Kara Harp Okulu Mezuniyeti Üzerine Tartışmalar
Kara Harp Okulu mezuniyetinin ardından teğmenlere yönelik incelemelerin başlatılması ve bazı teğmenlerin ihraç talebiyle Yüksek Disiplin Kurulu’na sevk edilmeleri üzerine emekli Tümamiral Cihat Yaycı, önemli değerlendirmelerde bulundu. Yaycı, bu durumun disiplin suçları açısından incelenmesi gerektiğini belirtti.
“Bu Olay İktidar-Muhalefet Mücadelesine Dönüşmüştür”
Disiplin suçlarının, Türk Silahlı Kuvvetleri (TSK) Disiplin Kanunu ve Yönetmeliklerine göre değerlendirileceğini ifade eden Yaycı, “Disiplin suçu işlendiği zaman, TSK Disiplin Kanun ve Yönetmeliklerine göre ceza alırsınız. Ancak ceza, yalnızca kanun ve yönetmeliklerde açıkça belirtilen suçlara yönelik verilebilir. Dolayısıyla, kanun ve yönetmelikte yer almayan fiillere ceza verilmesi hukuk devleti ilkesine aykırıdır” şeklinde konuştu.
Yaycı, teğmenlerin mezuniyet töreninde belirlenen usul ve programa uymamaları durumunda alacakları cezanın genellikle uyarı veya kınama ile sınırlı olacağını vurguladı. “Eğer başka bir ciddi suç işlememiş ve terör örgütleri ile bağlantınız yoksa, alacağınız ceza bununla sınırlıdır” dedi.
Bu durumla ilgili olarak, teğmenlerin meslekten ihracı talebiyle Yüksek Disiplin Kuruluna sevk edilmesine dair haberlerin basında yer aldığını hatırlatan Yaycı, “Öncelikle disiplin kuruluna sevk gerekçesi, suçun nevi ve delilleri görülmelidir. Türk Silahlı Kuvvetlerinde disiplin esastır, bu tür konuların kamuoyuna yansıtılması da yanlıştır. Bu olay, maalesef iktidar-muhalefet mücadelesine dönüşmüştür; bunun bedelini ise askerler ve TSK ödemektedir” ifadelerini kullandı.

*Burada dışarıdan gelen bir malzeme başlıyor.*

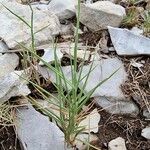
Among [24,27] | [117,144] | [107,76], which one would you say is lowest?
[117,144]

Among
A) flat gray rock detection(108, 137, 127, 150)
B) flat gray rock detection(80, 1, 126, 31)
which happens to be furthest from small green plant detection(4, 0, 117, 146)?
flat gray rock detection(80, 1, 126, 31)

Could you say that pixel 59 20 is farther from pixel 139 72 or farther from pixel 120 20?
pixel 139 72

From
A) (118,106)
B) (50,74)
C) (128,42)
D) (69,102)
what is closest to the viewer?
(69,102)

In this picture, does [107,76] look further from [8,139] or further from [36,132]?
[8,139]

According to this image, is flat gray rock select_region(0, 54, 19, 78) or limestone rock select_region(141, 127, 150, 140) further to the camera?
flat gray rock select_region(0, 54, 19, 78)

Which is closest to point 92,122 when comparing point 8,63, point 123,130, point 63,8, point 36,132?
point 123,130

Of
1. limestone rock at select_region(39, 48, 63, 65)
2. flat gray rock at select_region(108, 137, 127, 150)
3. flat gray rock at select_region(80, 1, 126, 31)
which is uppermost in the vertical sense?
flat gray rock at select_region(80, 1, 126, 31)

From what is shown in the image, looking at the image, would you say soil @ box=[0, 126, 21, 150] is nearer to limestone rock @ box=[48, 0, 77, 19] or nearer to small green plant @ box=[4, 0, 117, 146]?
small green plant @ box=[4, 0, 117, 146]

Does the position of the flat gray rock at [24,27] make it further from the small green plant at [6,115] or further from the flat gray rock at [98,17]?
the small green plant at [6,115]
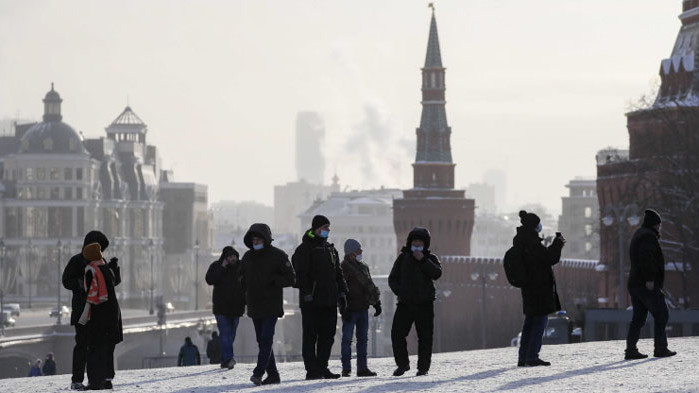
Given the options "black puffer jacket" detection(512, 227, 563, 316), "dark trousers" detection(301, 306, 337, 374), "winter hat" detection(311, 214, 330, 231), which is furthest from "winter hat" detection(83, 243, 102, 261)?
"black puffer jacket" detection(512, 227, 563, 316)

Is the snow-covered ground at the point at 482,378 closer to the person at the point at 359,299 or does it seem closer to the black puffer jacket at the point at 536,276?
the person at the point at 359,299

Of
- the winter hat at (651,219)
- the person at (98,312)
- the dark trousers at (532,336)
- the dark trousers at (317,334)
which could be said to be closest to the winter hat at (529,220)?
the dark trousers at (532,336)

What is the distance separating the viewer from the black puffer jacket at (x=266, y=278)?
29625 mm

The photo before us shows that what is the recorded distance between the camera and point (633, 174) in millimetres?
87688

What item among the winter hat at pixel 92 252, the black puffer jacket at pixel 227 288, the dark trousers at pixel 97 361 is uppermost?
the winter hat at pixel 92 252

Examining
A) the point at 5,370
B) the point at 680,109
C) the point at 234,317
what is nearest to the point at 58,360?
the point at 5,370

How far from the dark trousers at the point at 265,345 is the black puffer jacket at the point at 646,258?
187 inches

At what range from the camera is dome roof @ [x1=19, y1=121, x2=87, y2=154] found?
188750 mm

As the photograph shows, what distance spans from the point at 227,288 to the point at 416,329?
455 cm

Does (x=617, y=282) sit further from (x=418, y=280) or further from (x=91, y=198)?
(x=91, y=198)

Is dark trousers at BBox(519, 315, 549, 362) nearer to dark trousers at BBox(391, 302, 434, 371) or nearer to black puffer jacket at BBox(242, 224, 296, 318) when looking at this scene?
dark trousers at BBox(391, 302, 434, 371)

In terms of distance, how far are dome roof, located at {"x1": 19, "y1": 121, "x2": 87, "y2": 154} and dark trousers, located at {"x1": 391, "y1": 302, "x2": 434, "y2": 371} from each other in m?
160

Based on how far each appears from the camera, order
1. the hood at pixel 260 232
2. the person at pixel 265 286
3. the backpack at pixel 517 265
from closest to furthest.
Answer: the hood at pixel 260 232, the person at pixel 265 286, the backpack at pixel 517 265

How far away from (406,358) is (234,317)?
13.9ft
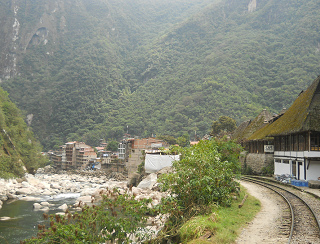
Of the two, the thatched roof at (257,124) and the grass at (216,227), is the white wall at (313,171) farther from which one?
the thatched roof at (257,124)

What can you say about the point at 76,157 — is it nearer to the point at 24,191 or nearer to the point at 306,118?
the point at 24,191

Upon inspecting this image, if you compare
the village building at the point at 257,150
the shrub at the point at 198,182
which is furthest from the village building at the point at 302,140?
the shrub at the point at 198,182

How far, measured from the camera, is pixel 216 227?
9.21 m

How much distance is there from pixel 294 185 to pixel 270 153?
8560mm

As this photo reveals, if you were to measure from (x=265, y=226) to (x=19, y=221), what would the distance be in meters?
19.1

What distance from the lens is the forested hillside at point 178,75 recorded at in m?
86.2

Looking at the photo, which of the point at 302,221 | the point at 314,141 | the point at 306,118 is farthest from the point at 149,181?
the point at 302,221

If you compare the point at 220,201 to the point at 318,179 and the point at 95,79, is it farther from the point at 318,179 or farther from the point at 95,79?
A: the point at 95,79

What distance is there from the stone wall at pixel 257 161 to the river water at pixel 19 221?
19.7 metres

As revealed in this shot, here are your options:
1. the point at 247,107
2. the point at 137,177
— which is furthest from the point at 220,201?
the point at 247,107

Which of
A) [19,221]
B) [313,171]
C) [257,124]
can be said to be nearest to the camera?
[313,171]

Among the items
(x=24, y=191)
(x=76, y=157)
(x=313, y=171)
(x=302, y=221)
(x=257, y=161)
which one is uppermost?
(x=257, y=161)

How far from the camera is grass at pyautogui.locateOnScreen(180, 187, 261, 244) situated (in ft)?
27.8

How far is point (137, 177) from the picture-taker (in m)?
39.3
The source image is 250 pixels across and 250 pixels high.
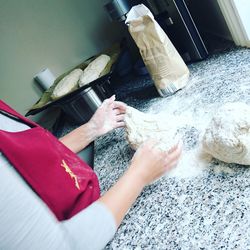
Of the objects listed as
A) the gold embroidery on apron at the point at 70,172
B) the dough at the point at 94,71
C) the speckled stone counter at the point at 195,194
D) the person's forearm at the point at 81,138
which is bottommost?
the speckled stone counter at the point at 195,194

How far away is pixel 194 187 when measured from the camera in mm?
563

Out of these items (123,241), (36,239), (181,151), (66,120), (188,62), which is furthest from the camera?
(66,120)

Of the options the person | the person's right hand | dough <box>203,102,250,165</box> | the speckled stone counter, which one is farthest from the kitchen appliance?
dough <box>203,102,250,165</box>

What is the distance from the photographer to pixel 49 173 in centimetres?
53

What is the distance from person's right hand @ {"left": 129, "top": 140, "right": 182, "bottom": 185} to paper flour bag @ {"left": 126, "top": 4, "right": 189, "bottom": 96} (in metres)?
0.40

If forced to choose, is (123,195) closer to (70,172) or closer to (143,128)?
(70,172)

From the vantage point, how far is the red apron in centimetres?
49

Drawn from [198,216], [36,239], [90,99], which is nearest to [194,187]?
[198,216]

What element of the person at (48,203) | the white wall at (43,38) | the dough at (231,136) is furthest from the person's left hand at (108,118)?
the white wall at (43,38)

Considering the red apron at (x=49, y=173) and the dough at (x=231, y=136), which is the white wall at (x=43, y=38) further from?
the dough at (x=231, y=136)

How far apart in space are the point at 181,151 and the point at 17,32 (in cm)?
134

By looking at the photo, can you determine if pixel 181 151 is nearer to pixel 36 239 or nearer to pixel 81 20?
pixel 36 239

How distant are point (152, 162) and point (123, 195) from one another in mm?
116

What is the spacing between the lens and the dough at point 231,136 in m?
0.52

“TSK Siyaset Masasına Meze Yapılıyor”
Yaycı, Türk Silahlı Kuvvetleri’nin siyasetin bir parçası haline getirildiğini belirterek, “En büyük tehlike bu. Eğer orduda bir disiplinsizlik varsa, Yüksek Disiplin Kurulu bunu delilleriyle birlikte değerlendirmeli ve objektif bir yargılama süreci yürütmelidir” dedi. Ayrıca disiplin kurulu kararlarının yargıya açık olduğunu ve burada bir hukuksuzluk ya da haksızlık varsa bunun mutlaka yargı tarafından değerlendirileceğini belirtti.
Yaycı, “Türkiye’de işleyen bir hukuk sistemi olduğuna inanıyorum. Başımda da haksızlıklar geldi; bu nedenle istifa etmek zorunda kaldım. Devletin malını korumaya çalışırken kendimi suçlu durumda buldum, fakat sonunda hakkımda kovuşturmaya yer olmadığına karar verildi” şeklinde bir örnek verdi.
“Yüksek Disiplin Kurulu’nda verilecek kararın, doğru veya yanlış olması halinde yargıya taşınabileceğini vurgulayan Yaycı, “Ancak burada bir başka sorun daha var; asker siyasete alet ediliyor ve tartışma konusu yapılıyor. Türk Silahlı Kuvvetleri, siyasetin masasında bir meze haline getiriliyor. Bu durum, FETÖ’cülerin yargıyı ele geçirmesinden sonra güvenilir olması gereken yargıya yönelik şüpheleri artırıyor” dedi.
Son olarak, “Kimse, askeri ve yargıyı siyasete alet etmesin. Türkiye’de çok önemli meseleler var; terörist başı meclise çağrılıyor ve uluslararası hukuk açısından Türkiye’nin bölünmesine zemin hazırlayan gelişmeler yaşanıyor. Bu tür tartışmalar, bu önemli konuların gölgede kalmasına neden oluyor” diyerek sözlerini tamamladı.